-- PAGE --
++++++++

All of this manifested probably due to some form of unwanted stress. I was worried about plans for the next few days and was rushing around to make sure they were completed. I wasn’t exactly relaxed, and I certainly wasn’t thinking clearly. A few extra deep breaths over the course of the week or that day would have probably changed the entire course of events that happened that evening.

The subsequent effect was I dropped off the grid for like 6 days, which was actually quite refreshing. Although many friends & family had no idea where I was, since I had planned on going home for the weekend but never arrived, it was incredibly relaxing and allowed ample time for reading & reflecting.

I finished the last hundred or so pages of ‘The Odyssey of Homer’ that contained my dad’s notes from college, which was incredibly cool for me, just to see his handwriting, let alone read his thoughts from so long ago.

Over the course of the weekend, I read ‘The Isaiah Effect’ by Gregg Braden, a book about the connection between prayer and prophecy, and ‘Body Mind Mastery’ by Dan Millman, cover to cover, roughly 700 pages in 6 days or less.

As all of this happened, it felt what it must be like to snowboard big mountain powder with the force of avalanche propulsion, or surfing down the face of a tidal wave. A combination of incredibly awesome and mildly terrifying.

++++++++

-- WHAT YOU WILL DO --
Copy the passage starting with "As all of this" and going on through "and mildly terrifying.", renaming "tidal wave" as "rogue wave".

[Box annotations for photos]
++++++++

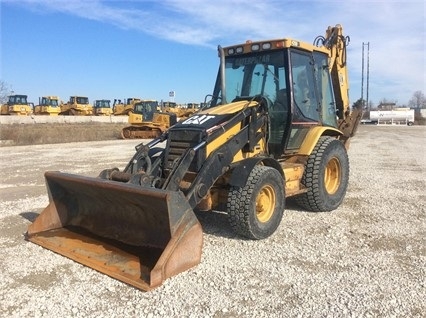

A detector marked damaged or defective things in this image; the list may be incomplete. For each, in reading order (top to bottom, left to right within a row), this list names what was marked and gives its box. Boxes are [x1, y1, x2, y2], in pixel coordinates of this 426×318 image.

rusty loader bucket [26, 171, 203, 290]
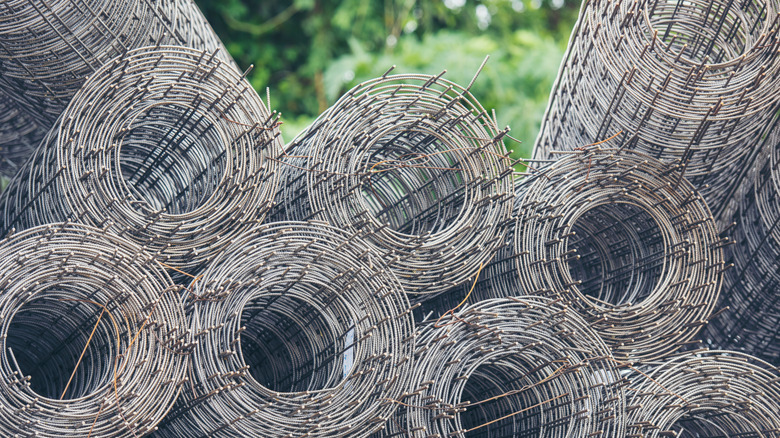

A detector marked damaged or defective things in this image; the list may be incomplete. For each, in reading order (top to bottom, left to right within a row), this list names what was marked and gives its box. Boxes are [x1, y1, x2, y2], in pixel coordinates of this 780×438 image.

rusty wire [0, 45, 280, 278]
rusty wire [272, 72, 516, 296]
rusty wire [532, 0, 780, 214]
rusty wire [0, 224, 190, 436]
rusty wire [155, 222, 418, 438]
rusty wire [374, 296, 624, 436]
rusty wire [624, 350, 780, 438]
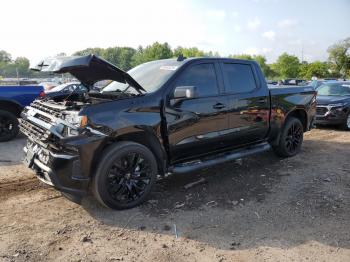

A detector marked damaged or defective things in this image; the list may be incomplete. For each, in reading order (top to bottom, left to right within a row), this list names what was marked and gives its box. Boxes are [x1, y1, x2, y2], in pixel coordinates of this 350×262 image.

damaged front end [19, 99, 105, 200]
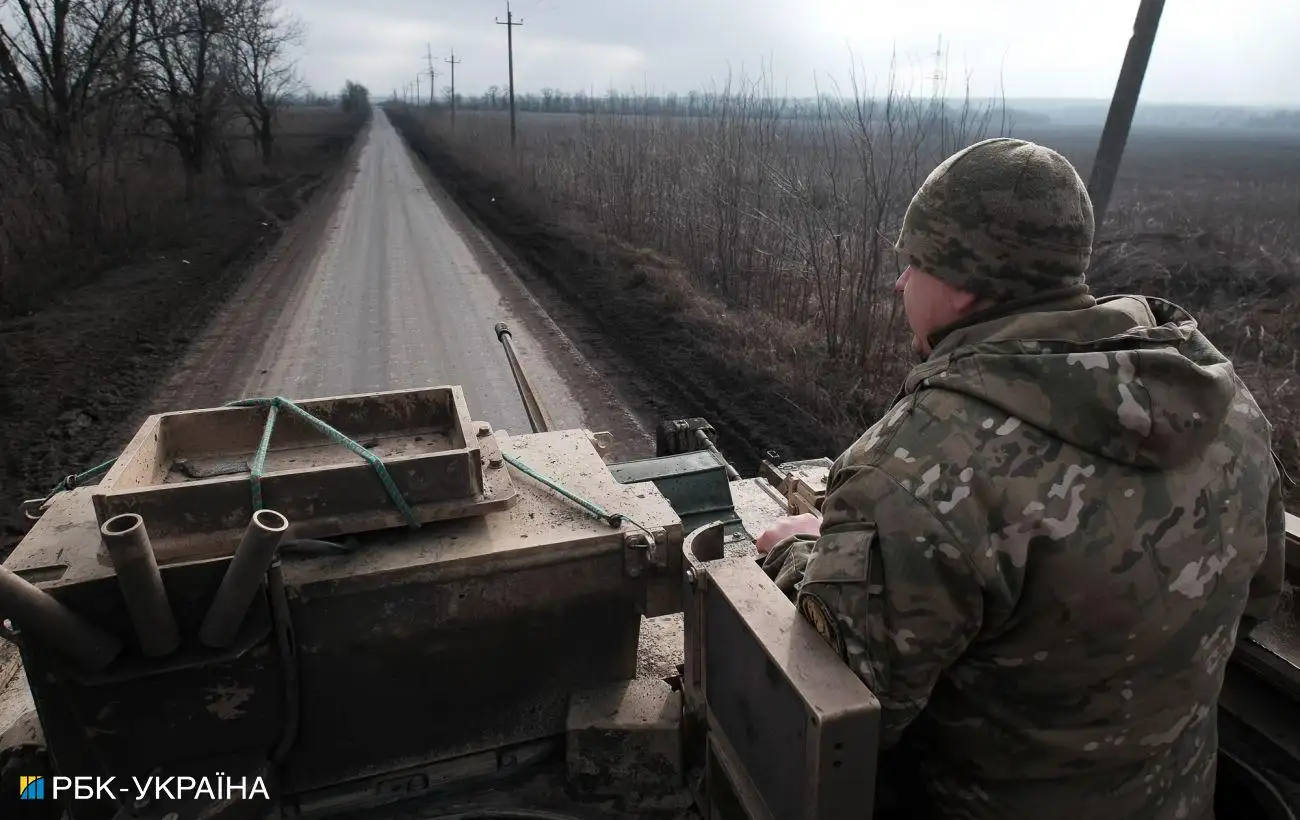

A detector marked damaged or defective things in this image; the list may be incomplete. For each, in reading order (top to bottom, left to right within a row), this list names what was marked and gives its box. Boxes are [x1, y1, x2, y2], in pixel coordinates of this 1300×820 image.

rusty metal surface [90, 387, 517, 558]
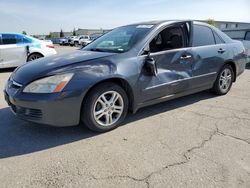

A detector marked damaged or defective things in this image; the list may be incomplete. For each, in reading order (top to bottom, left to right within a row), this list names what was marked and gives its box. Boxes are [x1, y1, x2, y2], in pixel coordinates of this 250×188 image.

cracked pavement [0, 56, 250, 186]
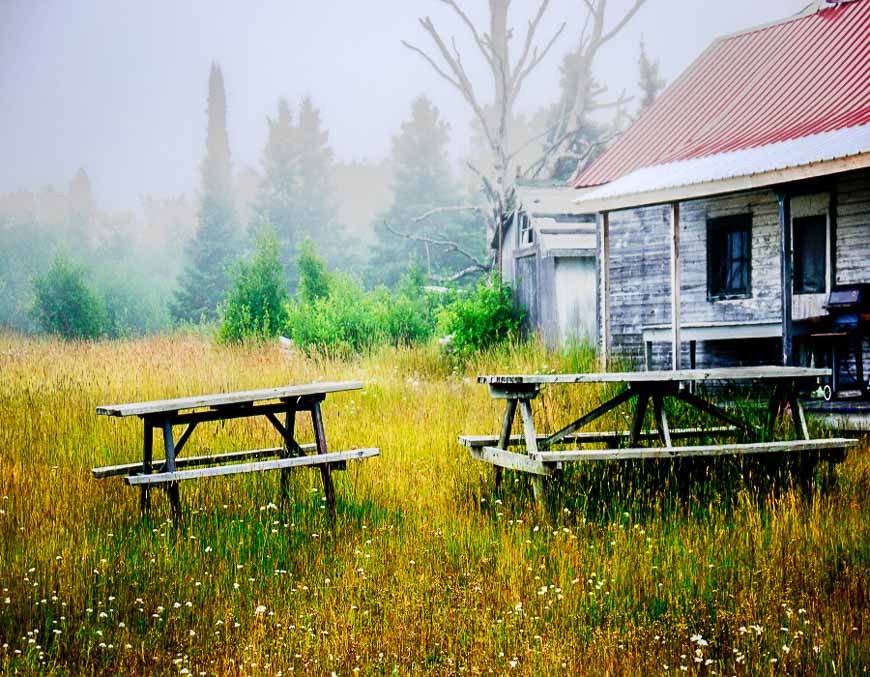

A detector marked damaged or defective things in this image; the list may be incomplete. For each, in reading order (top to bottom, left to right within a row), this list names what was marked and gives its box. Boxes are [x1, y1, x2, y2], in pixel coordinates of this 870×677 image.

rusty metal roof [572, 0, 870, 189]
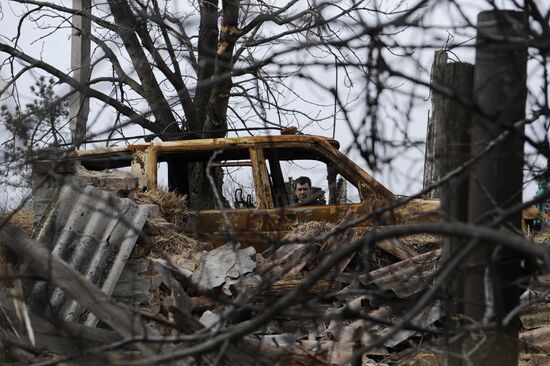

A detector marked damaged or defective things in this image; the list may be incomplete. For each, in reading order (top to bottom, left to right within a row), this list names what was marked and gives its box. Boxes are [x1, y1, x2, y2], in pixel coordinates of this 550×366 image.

++++++++

-- FINISHED TASK --
As all of this happened, it felt what it must be like to snowboard big mountain powder with the force of avalanche propulsion, or surfing down the face of a rogue wave. A combination of incredibly awesome and mildly terrifying.